Directions ->
(a) List the objectives of the Plan that the Cummins senior executive performance plan excerpt sets out.
(b) Set down word for word the passage of the Cummins senior executive performance plan excerpt from "SENIOR EXECUTIVE THREE" up to and including "business cycles.".

Document extract ->
________
EXHIBIT 10(t)



                   CUMMINS ENGINE COMPANY, INC.
           SENIOR EXECUTIVE THREE YEAR PERFORMANCE PLAN
           --------------------------------------------

                  (As Amended February 11, 1997)


1.  Objectives.  The objectives of the Plan are to:  (i) serve as
a balance against the short-term compensation provided by base
salary and bonus payments of the Company, (ii) emphasize the
medium-term performance of the Company as compared to its
industry competitors, (iii) strengthen the relationship between
Company management and shareholder interests, and (iv) encourage
participants to remain with the Company through important
business cycles.

The size of grants under the Plan are intended to reflect the
degrees of influence participating executive officers have in
their functional positions on the medium-term (three year)
performance of the Company.  The calculation of payments from the
Plan is intended to reflect the Company's performance against
certain performance measures designated by the Compensation
Committee.

2.  Definitions.

a)   "Award Cycle" means the three-year period upon which a
     particular year's payout is calculated.  A new Award Cycle
     commences with the beginning of each of the Company's fiscal
     years.  Payments, if any, under the Plan to Participants during a
     fiscal year are based upon the Company's performance during the
     most recently completed Award Cycle.
________
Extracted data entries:
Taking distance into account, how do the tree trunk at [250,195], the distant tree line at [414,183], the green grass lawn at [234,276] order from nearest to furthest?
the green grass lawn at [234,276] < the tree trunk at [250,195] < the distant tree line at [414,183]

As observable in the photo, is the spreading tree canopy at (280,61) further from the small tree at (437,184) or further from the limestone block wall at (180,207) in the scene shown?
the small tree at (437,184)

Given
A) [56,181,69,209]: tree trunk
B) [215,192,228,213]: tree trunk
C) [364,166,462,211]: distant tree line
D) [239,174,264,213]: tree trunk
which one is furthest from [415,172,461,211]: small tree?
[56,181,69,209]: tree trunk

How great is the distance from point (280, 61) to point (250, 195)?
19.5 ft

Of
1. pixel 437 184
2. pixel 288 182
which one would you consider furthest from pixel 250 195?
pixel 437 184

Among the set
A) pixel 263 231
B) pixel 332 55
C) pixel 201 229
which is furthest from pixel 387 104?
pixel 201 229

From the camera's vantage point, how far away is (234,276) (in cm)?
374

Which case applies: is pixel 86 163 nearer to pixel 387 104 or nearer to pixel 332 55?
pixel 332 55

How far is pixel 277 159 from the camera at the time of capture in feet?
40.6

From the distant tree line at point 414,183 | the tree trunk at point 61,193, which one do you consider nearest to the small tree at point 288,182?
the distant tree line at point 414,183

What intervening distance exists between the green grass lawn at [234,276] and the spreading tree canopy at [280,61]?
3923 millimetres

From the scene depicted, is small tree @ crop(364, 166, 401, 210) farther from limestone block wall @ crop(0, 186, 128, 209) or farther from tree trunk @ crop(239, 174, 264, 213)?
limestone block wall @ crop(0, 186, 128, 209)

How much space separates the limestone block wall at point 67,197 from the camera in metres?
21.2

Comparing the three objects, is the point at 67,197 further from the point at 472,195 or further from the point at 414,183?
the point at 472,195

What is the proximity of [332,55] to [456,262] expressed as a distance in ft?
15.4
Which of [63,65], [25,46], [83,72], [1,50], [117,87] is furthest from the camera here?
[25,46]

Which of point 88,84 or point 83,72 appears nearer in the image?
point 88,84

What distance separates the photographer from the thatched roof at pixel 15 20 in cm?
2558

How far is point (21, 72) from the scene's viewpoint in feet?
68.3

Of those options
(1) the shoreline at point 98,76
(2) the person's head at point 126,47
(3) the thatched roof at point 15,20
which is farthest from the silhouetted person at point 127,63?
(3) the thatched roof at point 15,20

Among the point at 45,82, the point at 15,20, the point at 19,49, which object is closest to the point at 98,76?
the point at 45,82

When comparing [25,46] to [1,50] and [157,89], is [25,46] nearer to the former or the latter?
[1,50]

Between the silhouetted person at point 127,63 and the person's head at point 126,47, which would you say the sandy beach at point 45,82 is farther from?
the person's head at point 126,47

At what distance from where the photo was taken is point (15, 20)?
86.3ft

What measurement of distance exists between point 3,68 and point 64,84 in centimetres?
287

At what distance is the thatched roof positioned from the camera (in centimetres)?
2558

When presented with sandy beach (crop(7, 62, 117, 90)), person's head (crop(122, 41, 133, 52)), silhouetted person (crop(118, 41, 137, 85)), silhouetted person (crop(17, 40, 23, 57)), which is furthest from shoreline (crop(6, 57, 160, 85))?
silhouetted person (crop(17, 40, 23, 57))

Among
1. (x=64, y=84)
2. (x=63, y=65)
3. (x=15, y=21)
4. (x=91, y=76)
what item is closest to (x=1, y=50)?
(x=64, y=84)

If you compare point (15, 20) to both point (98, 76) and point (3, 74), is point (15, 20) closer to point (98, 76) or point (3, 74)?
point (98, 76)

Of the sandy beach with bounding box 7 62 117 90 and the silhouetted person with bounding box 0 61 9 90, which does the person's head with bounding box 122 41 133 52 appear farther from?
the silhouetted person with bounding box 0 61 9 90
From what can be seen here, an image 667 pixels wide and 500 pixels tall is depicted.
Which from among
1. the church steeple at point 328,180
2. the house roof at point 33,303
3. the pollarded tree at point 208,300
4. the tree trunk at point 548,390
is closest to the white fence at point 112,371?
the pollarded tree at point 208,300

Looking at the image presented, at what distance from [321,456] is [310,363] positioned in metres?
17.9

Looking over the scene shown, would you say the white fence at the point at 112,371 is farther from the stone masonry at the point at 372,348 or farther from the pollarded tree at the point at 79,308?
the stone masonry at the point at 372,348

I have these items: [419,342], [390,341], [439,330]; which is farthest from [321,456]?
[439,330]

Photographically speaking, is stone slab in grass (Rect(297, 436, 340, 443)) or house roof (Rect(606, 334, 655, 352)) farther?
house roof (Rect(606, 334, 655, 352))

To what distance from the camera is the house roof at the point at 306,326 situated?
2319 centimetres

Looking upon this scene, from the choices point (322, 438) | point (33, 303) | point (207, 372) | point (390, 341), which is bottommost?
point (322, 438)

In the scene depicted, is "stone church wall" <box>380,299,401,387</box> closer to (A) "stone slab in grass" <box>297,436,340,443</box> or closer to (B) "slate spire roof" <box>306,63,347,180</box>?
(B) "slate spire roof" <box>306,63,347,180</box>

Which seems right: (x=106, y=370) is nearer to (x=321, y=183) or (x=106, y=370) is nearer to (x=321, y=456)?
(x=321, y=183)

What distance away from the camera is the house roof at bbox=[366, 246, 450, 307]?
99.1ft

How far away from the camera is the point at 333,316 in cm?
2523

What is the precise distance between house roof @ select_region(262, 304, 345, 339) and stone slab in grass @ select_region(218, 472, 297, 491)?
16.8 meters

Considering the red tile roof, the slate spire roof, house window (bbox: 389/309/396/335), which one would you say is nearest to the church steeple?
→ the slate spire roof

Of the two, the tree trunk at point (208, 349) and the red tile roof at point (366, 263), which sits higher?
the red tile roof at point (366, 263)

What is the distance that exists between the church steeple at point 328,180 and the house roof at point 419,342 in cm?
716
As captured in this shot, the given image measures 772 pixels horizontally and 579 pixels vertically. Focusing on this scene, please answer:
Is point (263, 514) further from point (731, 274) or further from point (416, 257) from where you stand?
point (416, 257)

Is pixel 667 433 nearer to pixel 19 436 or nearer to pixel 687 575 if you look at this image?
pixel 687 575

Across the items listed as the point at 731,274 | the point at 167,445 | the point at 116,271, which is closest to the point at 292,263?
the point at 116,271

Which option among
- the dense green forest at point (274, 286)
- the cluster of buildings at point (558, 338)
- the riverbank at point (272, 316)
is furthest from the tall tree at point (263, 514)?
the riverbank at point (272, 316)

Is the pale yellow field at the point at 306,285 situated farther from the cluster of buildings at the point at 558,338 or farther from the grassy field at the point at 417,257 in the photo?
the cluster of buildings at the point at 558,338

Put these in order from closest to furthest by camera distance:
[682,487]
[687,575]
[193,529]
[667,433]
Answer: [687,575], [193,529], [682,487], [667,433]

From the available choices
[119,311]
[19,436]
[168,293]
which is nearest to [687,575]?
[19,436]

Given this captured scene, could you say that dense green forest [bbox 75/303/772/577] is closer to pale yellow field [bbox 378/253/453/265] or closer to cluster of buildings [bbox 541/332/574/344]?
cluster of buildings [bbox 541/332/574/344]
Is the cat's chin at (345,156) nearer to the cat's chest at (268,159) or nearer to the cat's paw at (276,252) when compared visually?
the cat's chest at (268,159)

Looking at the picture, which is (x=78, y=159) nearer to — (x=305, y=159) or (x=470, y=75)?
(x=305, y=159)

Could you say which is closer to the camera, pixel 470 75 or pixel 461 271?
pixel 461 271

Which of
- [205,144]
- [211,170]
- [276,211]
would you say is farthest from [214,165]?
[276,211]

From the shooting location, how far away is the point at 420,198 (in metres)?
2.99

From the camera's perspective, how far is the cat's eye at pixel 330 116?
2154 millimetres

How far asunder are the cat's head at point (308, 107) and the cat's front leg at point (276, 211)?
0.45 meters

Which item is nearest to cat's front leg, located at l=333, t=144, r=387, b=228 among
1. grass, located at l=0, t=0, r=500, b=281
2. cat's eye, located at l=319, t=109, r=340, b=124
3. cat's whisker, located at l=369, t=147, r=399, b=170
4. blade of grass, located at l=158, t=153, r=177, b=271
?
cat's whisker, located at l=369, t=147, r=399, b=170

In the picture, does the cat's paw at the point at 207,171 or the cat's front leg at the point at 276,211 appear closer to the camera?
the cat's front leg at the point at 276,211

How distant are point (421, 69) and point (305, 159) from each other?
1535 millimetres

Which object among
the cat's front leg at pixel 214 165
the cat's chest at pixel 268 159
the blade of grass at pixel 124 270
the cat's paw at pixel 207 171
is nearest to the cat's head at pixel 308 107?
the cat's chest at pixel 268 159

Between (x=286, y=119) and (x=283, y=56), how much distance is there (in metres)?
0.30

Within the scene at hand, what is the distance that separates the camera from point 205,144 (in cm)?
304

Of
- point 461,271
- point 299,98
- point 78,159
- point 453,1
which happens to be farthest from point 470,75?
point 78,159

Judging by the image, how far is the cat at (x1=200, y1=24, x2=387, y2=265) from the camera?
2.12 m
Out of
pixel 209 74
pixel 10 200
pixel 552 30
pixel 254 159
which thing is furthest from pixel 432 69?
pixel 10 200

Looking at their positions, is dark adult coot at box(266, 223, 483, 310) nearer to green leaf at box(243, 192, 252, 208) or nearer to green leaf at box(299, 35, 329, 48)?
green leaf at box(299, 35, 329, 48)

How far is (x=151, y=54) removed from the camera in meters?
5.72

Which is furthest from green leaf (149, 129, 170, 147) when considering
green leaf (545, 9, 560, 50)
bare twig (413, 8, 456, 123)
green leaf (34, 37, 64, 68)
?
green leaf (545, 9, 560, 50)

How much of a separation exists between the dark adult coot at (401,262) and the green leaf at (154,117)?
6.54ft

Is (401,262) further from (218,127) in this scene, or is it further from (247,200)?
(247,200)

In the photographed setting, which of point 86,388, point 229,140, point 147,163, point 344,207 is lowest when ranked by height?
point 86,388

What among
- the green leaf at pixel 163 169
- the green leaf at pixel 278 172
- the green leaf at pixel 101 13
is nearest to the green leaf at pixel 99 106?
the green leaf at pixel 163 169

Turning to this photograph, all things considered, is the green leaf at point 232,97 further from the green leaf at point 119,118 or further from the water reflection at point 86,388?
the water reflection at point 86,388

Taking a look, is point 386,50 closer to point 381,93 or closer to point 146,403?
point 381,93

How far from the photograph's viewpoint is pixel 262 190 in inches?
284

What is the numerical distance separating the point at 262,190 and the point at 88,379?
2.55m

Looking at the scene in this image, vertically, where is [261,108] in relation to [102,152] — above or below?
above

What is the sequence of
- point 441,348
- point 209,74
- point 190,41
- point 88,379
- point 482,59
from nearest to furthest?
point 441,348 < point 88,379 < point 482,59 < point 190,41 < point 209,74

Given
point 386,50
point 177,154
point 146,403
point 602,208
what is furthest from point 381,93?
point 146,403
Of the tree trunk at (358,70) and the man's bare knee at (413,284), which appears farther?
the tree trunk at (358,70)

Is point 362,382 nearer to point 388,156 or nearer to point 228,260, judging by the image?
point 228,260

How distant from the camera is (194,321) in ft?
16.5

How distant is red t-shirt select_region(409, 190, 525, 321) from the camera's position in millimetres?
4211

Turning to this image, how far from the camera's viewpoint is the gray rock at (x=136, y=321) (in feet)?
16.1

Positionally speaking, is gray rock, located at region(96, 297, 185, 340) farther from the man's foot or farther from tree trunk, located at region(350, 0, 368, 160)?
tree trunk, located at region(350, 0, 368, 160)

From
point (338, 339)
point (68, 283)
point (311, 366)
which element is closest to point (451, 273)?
________
Correct answers ->
(a)
1. Serve as a balance against the short-term compensation provided by base salary and bonus payments of the Company.
2. Emphasize the medium-term performance of the Company as compared to its industry competitors.
3. Strengthen the relationship between Company management and shareholder interests.
4. Encourage participants to remain with the Company through important business cycles.

(b)
SENIOR EXECUTIVE THREE YEAR PERFORMANCE PLAN
           --------------------------------------------

                  (As Amended February 11, 1997)


1.  Objectives.  The objectives of the Plan are to:  (i) serve as
a balance against the short-term compensation provided by base
salary and bonus payments of the Company, (ii) emphasize the
medium-term performance of the Company as compared to its
industry competitors, (iii) strengthen the relationship between
Company management and shareholder interests, and (iv) encourage
participants to remain with the Company through important
business cycles.